• [Exercise instructions]: Reproduce word for word the portion of the electrostatic sprayer text between "The nozzle assembly is" and "air flow therethrough.", inclusive.

In some embodiments, the electrostatic sprayer device may be portable and/or battery-powered. In some embodiments, the electrostatic sprayer device may be in the form of a hand-held unit or a backpack.

FIG. 1 shows system 100 including a housing 110 having a handle 120 that is sized and shaped to be held by a user. System 100 includes a base 130 having a reservoir therein for holding a fluid. Also contained within the housing 110 is a pump for propelling the fluid through a conduit 140 toward a nozzle assembly 200 for delivery. Housing 110 can be opened to fill the fluid reservoir and includes a closure mechanism 150 for sealing the housing 110 in a closed position.

The nozzle assembly is shown in more detail in FIGS. 2-10. As seen in FIGS. 2-3, nozzle assembly 200 has a top side 210, a first side 220, a second side 230, a front side 240, and a rear side 250. A visor 300 may be attached to the outer surface of the nozzle assembly 200 extending along the first side 220, the second side 230, and the front side 240. The visor 300 is provided to collect fluid that can accumulate on the outer surface of the housing during operation and recycle this fluid back into the main fluid stream. The bottom of the nozzle assembly 200 includes additional openings 260 to prevent fluid from collecting therein and to promote air flow therethrough.

Visor 300 includes a first side portion 320 that extends along the first side 220 of the nozzle assembly 200, a second side portion 330 that extends along the second side 230 of the nozzle assembly 200, and a front portion 340 that extends along the front side 240 of the nozzle assembly 200. In some embodiments, first side portion 320 of visor 300 may be sloped downwards towards the front side 240 at an angle A of about 30° to about 60° on the first side 220. In some embodiments, second side portion 330 of visor 300 may be sloped downwards towards the front side 240 at an angle B of about 30° to about 60° on the second side 230. In some embodiments angle A and angle B are equal. In some embodiments, angle A and angle B are not equal. As can be seen in FIG. 2, first side portion 320 extends laterally from the first side portion 320 a distance of about 0.2 inch to about 0.5 inch at its widest part. The first side portion 320 has a tapering width that is widest at the front corner intersecting the front portion 340. Second side portion 330 may be designed to have dimensions similar to that of first side portion 320.

In some embodiments, front portion 340 extends to form a substantially semicircular top surface 350, as seen best in FIG. 4. In some embodiments, the front portion 340 may be otherwise shaped so as to form a curved front edge. In some embodiments, front portion 340 may extend to form a substantially rectangular extension. In some embodiments, front portion 340 includes a small hole 310 in the center of the front side 240. In some embodiments, front portion 340 may include a first sloped fan portion 360, a second sloped fan portion 370, a first trough portion 380, and a second trough portion 390. The portions 360, 370, 380 and 390 are all sloped downwards to cause any fluid to flow towards the central hole 310. In particular, in some embodiments, first and second sloped fan portions 360, 370 may be sloped downwards at an angle C of about 30° to about 60°. in some embodiments, first and second sloped fan portions 360, 370 may be sloped downwards at an angle C of about 45°. In some embodiments, first and second trough portions 380, 390 may be sloped downwards at an angle D of about 30° to about 45°. In some embodiments, first and second trough portions 380, 390 may be sloped downwards at an angle D of about 35°. In some embodiments, angle C is greater than angle D.

Saved entries

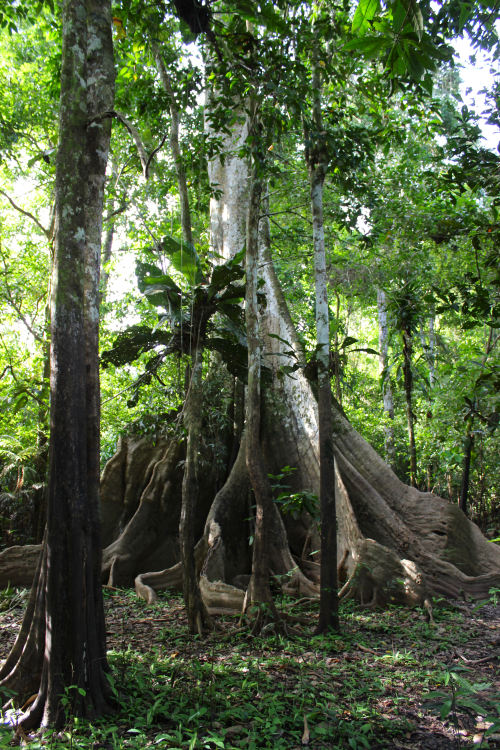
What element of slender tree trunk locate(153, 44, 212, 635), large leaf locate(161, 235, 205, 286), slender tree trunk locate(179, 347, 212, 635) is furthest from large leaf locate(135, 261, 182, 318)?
slender tree trunk locate(179, 347, 212, 635)

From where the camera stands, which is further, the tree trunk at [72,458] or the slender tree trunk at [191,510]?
the slender tree trunk at [191,510]

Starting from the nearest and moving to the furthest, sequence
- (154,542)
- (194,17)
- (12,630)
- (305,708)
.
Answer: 1. (305,708)
2. (194,17)
3. (12,630)
4. (154,542)

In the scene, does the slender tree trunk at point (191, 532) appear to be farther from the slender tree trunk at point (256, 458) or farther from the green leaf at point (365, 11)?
the green leaf at point (365, 11)

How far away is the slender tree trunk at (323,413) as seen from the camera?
17.5 feet

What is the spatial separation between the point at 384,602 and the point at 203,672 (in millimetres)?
3011

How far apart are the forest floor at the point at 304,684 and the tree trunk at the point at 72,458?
13.2 inches

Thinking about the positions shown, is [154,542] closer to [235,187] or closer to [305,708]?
[305,708]

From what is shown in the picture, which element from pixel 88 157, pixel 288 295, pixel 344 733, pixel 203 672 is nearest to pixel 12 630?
pixel 203 672

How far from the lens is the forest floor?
3.11m

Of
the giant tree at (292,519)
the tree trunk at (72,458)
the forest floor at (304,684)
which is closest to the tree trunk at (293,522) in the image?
the giant tree at (292,519)

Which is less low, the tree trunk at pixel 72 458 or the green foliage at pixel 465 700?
the tree trunk at pixel 72 458

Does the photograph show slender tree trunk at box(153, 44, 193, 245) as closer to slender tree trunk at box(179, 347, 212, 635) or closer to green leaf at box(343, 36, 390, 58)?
slender tree trunk at box(179, 347, 212, 635)

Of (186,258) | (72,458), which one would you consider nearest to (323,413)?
(186,258)

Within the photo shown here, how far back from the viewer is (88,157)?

• [Answer for the task]:
The nozzle assembly is shown in more detail in FIGS. 2-10. As seen in FIGS. 2-3, nozzle assembly 200 has a top side 210, a first side 220, a second side 230, a front side 240, and a rear side 250. A visor 300 may be attached to the outer surface of the nozzle assembly 200 extending along the first side 220, the second side 230, and the front side 240. The visor 300 is provided to collect fluid that can accumulate on the outer surface of the housing during operation and recycle this fluid back into the main fluid stream. The bottom of the nozzle assembly 200 includes additional openings 260 to prevent fluid from collecting therein and to promote air flow therethrough.